- _Exercise prompt_
Reproduce each line of the records below verbatim, omitting the pictures.

- _Records for this exercise_

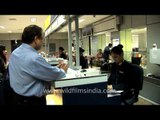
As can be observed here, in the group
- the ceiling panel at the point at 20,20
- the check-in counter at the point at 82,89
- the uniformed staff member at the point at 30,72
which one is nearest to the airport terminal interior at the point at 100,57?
the check-in counter at the point at 82,89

- _Expected output_
As can be observed here, in the group
- the ceiling panel at the point at 20,20
- the check-in counter at the point at 82,89
- the uniformed staff member at the point at 30,72
which one is nearest to the airport terminal interior at the point at 100,57?
the check-in counter at the point at 82,89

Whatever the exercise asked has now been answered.